> _Data_:
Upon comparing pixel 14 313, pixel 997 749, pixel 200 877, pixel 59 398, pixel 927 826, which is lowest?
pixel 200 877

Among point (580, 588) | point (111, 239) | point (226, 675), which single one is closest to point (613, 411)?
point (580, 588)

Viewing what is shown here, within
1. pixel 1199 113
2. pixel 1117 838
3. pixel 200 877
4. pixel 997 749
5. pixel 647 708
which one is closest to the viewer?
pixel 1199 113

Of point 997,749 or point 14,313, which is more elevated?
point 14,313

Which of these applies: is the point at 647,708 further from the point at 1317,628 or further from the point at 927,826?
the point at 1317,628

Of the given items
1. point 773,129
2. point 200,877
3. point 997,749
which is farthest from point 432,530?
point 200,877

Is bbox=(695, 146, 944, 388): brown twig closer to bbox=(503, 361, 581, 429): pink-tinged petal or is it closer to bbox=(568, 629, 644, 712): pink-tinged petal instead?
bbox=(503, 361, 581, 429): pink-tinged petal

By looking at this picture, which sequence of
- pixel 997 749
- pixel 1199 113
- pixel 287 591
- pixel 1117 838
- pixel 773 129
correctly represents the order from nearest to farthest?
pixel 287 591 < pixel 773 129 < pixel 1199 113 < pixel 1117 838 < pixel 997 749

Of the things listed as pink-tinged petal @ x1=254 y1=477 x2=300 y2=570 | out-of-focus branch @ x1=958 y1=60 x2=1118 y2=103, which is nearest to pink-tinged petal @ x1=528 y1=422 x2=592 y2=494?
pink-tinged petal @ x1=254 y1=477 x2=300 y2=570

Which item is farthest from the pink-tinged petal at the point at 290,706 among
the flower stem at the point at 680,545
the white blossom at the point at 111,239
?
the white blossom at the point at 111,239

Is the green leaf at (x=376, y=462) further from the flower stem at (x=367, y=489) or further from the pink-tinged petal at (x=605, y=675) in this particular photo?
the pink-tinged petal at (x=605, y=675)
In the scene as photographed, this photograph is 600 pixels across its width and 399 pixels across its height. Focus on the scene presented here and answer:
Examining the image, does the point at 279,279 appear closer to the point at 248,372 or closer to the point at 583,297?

> _Task goal_:
Rewrite the lines above, replacing "brown twig" with "dry twig" and leaving everything else unchanged.

> _Final result_:
Upon comparing pixel 14 313, pixel 997 749, pixel 200 877, pixel 59 398, pixel 927 826, which is lowest?
pixel 200 877

Among point (580, 588) | point (111, 239) | point (226, 675), which single one is closest to point (613, 411)?
point (580, 588)

Viewing what is shown here, within
1. pixel 1199 113
2. pixel 1117 838
3. pixel 200 877
4. pixel 997 749
5. pixel 647 708
which one is closest to the viewer?
pixel 1199 113

Of point 997,749 or point 14,313, which is more elevated?
point 14,313

Which of these applies: is the point at 647,708 further from the point at 1317,628 or further from the point at 927,826?
the point at 1317,628

Of the given items
1. point 773,129
2. point 200,877
3. point 997,749
which is farthest from point 432,530?
point 200,877

Is bbox=(695, 146, 944, 388): dry twig closer to bbox=(503, 361, 581, 429): pink-tinged petal or is it closer to bbox=(568, 629, 644, 712): pink-tinged petal instead?
bbox=(503, 361, 581, 429): pink-tinged petal

By looking at this picture, which sequence of
- pixel 997 749
- pixel 1199 113
- pixel 287 591
- pixel 1117 838
- pixel 773 129
correctly represents the order from nearest to farthest?
pixel 287 591 < pixel 773 129 < pixel 1199 113 < pixel 1117 838 < pixel 997 749

Of the things listed as pink-tinged petal @ x1=254 y1=477 x2=300 y2=570 | out-of-focus branch @ x1=958 y1=60 x2=1118 y2=103, which is nearest to pink-tinged petal @ x1=528 y1=422 x2=592 y2=494?
pink-tinged petal @ x1=254 y1=477 x2=300 y2=570

Which item is farthest from the pink-tinged petal at the point at 290,706 among
the flower stem at the point at 680,545
the white blossom at the point at 111,239
?
the white blossom at the point at 111,239

Is the green leaf at (x=376, y=462) further from the flower stem at (x=367, y=489) or further from the pink-tinged petal at (x=605, y=675) in this particular photo?
the pink-tinged petal at (x=605, y=675)
In the scene as photographed, this photograph is 600 pixels across its width and 399 pixels across its height. Focus on the scene presented here and answer:
Examining the image, does the point at 279,279 appear closer to the point at 248,372 or closer to the point at 583,297?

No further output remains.